● **Given task**
Copy out all the records below with every "utility pole" swapped for "lamp post", keeping everything else the same.

● **Extracted material**
● ● ● ● ● ● ●

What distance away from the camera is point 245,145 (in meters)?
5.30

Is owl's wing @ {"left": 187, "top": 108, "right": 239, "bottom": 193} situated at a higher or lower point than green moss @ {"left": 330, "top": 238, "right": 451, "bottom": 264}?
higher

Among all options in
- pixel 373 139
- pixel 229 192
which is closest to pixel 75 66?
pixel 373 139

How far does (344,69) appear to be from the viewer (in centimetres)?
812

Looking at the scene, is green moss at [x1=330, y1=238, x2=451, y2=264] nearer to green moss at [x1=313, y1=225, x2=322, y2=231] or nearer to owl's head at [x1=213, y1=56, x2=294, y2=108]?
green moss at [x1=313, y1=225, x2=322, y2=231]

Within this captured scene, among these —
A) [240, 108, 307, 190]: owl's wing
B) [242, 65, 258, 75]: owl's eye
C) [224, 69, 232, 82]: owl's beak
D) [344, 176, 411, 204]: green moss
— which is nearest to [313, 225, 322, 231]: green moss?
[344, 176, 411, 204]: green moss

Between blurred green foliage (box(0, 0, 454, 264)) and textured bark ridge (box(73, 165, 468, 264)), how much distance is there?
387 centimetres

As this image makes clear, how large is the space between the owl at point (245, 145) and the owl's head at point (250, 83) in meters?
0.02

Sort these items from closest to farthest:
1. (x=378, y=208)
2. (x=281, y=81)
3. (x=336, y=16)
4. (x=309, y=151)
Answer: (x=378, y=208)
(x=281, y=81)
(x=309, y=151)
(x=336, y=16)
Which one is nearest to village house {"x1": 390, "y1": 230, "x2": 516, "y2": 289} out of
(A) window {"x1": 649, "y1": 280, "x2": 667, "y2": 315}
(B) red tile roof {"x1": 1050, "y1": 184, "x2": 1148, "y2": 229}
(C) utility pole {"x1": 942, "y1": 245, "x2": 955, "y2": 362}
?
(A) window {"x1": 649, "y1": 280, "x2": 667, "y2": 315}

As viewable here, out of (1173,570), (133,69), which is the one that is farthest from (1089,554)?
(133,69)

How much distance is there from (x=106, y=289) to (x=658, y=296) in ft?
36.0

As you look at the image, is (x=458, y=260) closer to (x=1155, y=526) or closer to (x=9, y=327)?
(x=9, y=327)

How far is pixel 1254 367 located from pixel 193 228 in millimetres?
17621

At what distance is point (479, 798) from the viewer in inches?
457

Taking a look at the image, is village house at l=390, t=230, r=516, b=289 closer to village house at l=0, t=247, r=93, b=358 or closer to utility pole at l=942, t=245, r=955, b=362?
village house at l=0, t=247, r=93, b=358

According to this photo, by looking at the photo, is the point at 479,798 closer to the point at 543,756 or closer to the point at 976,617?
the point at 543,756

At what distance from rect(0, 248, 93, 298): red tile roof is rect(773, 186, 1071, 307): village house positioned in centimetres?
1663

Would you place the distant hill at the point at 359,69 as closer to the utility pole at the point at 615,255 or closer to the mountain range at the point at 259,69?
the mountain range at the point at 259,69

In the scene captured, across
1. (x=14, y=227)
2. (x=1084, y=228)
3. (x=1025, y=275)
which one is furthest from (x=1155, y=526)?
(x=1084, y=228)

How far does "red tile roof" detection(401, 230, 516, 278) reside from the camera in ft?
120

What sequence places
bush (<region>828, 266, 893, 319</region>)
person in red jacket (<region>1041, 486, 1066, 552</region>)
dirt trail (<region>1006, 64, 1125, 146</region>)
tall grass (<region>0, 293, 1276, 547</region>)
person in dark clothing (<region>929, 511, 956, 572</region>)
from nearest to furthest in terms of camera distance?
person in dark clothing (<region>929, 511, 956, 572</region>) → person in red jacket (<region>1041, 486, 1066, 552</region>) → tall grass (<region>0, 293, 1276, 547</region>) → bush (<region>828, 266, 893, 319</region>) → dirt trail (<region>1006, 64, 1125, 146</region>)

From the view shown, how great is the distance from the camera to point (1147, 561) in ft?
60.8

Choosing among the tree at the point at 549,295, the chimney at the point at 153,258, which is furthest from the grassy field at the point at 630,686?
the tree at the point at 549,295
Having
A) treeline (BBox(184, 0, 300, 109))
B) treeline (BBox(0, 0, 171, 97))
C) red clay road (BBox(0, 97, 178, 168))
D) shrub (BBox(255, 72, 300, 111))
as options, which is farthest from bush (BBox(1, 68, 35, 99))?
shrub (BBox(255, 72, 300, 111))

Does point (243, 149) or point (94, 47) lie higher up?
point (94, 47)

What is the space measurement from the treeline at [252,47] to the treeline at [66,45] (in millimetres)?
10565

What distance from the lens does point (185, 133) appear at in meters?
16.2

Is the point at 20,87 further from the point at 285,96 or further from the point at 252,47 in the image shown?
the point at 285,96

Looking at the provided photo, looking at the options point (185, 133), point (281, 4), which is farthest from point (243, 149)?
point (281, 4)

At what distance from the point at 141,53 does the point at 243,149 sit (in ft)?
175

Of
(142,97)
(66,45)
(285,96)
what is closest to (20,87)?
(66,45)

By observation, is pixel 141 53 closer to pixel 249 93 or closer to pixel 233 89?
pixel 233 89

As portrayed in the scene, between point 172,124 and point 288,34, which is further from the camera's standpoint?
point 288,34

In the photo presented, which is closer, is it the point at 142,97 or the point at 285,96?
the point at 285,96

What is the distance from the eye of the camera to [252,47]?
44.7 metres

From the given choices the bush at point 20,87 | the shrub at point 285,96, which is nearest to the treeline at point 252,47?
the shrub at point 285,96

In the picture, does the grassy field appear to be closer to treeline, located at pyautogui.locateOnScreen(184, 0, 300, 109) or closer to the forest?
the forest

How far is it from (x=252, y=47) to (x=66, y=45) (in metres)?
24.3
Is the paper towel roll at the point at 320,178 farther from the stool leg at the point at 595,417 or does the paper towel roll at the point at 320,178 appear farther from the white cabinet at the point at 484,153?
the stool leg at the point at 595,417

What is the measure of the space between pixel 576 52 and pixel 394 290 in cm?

● ● ● ● ● ● ●

● **Written answer**
What distance away from the camera is point 245,145 (in meters)?
5.30

Is owl's wing @ {"left": 187, "top": 108, "right": 239, "bottom": 193} situated at a higher or lower point than green moss @ {"left": 330, "top": 238, "right": 451, "bottom": 264}?
higher

Among all options in
- pixel 373 139
- pixel 229 192
which is closest to pixel 75 66?
pixel 373 139

How far does (344,69) appear to be from the viewer (in centimetres)?
812

Looking at the scene, is green moss at [x1=330, y1=238, x2=451, y2=264] nearer to green moss at [x1=313, y1=225, x2=322, y2=231] or nearer to owl's head at [x1=213, y1=56, x2=294, y2=108]?
green moss at [x1=313, y1=225, x2=322, y2=231]

Within this captured scene, among these —
A) [240, 108, 307, 190]: owl's wing
B) [242, 65, 258, 75]: owl's eye
C) [224, 69, 232, 82]: owl's beak
D) [344, 176, 411, 204]: green moss
— which is nearest to [313, 225, 322, 231]: green moss?
[344, 176, 411, 204]: green moss

Between blurred green foliage (box(0, 0, 454, 264)) and textured bark ridge (box(73, 165, 468, 264)), how much distance is there?
387 centimetres

As this image makes clear, how large is the space between the owl at point (245, 145) and the owl's head at point (250, 83) in meters?
0.02

Sort these items from closest to farthest:
1. (x=378, y=208)
2. (x=281, y=81)
3. (x=336, y=16)
4. (x=309, y=151)
Answer: (x=378, y=208)
(x=281, y=81)
(x=309, y=151)
(x=336, y=16)
Which one is nearest to village house {"x1": 390, "y1": 230, "x2": 516, "y2": 289} out of
(A) window {"x1": 649, "y1": 280, "x2": 667, "y2": 315}
(B) red tile roof {"x1": 1050, "y1": 184, "x2": 1148, "y2": 229}
(C) lamp post {"x1": 942, "y1": 245, "x2": 955, "y2": 362}
?
(A) window {"x1": 649, "y1": 280, "x2": 667, "y2": 315}

As viewable here, out of (1173,570), (133,69), which is the one that is farthest from (1089,554)?
(133,69)

How much distance is there from (x=106, y=289) to (x=658, y=296) in ft?
36.0

As you look at the image, is (x=458, y=260) closer to (x=1155, y=526) or closer to (x=9, y=327)?
(x=9, y=327)

How far is pixel 1254 367 located from pixel 193 228 in millimetres?
17621

At what distance is point (479, 798) from the viewer in inches?
457

Taking a look at the image, is village house at l=390, t=230, r=516, b=289 closer to village house at l=0, t=247, r=93, b=358 or closer to lamp post at l=942, t=245, r=955, b=362?
village house at l=0, t=247, r=93, b=358

According to this photo, by looking at the photo, is the point at 479,798 closer to the point at 543,756 or closer to the point at 976,617?
the point at 543,756

At what distance from rect(0, 248, 93, 298): red tile roof is rect(773, 186, 1071, 307): village house positioned in centimetres?
1663

Would you place the distant hill at the point at 359,69 as closer to the lamp post at the point at 615,255 or closer to the mountain range at the point at 259,69?
the mountain range at the point at 259,69

In the scene captured, across
1. (x=14, y=227)
2. (x=1084, y=228)
3. (x=1025, y=275)
which one is furthest from (x=1155, y=526)?
(x=1084, y=228)

How far does "red tile roof" detection(401, 230, 516, 278) reside from the camera in ft?
120

What sequence places
bush (<region>828, 266, 893, 319</region>)
person in red jacket (<region>1041, 486, 1066, 552</region>)
dirt trail (<region>1006, 64, 1125, 146</region>)
tall grass (<region>0, 293, 1276, 547</region>)
person in dark clothing (<region>929, 511, 956, 572</region>)
from nearest to furthest in terms of camera distance?
person in dark clothing (<region>929, 511, 956, 572</region>) → person in red jacket (<region>1041, 486, 1066, 552</region>) → tall grass (<region>0, 293, 1276, 547</region>) → bush (<region>828, 266, 893, 319</region>) → dirt trail (<region>1006, 64, 1125, 146</region>)

From the view shown, how great is the distance from the camera to point (1147, 561) in ft?
60.8

Choosing among the tree at the point at 549,295, the chimney at the point at 153,258, which is furthest from the grassy field at the point at 630,686?
the tree at the point at 549,295
Having
A) treeline (BBox(184, 0, 300, 109))
B) treeline (BBox(0, 0, 171, 97))
C) red clay road (BBox(0, 97, 178, 168))
D) shrub (BBox(255, 72, 300, 111))
as options, which is farthest from bush (BBox(1, 68, 35, 99))?
shrub (BBox(255, 72, 300, 111))

Does point (243, 149) or point (94, 47) lie higher up?
point (94, 47)

What is the space measurement from the treeline at [252,47] to the treeline at [66,45] (in millimetres)?
10565

What distance from the lens does point (185, 133) appear at in meters?
16.2

Is the point at 20,87 further from the point at 285,96 or further from the point at 252,47 in the image shown?
the point at 285,96

Looking at the provided photo, looking at the options point (185, 133), point (281, 4), which is farthest from point (243, 149)?
point (281, 4)

At what distance from the point at 141,53 does the point at 243,149 sit (in ft)?
175

Of
(142,97)
(66,45)
(285,96)
what is closest to (20,87)?
(66,45)

By observation, is pixel 141 53 closer to pixel 249 93 or closer to pixel 233 89?
pixel 233 89

As portrayed in the scene, between point 172,124 and point 288,34, which is further from the camera's standpoint?
point 288,34

In the photo presented, which is closer, is it the point at 142,97 or the point at 285,96?
the point at 285,96

What is the distance from the eye of the camera to [252,47]?
44.7 metres

From the given choices the bush at point 20,87 | the shrub at point 285,96, which is nearest to the treeline at point 252,47?
the shrub at point 285,96

In the picture, does the grassy field appear to be closer to treeline, located at pyautogui.locateOnScreen(184, 0, 300, 109) or closer to the forest?
the forest

How far is it from (x=252, y=47) to (x=66, y=45) (in metres)?
24.3
Is the paper towel roll at the point at 320,178 farther from the stool leg at the point at 595,417 or does the paper towel roll at the point at 320,178 appear farther from the white cabinet at the point at 484,153?
the stool leg at the point at 595,417

What is the measure of the space between pixel 576 52 and pixel 394 290 in cm?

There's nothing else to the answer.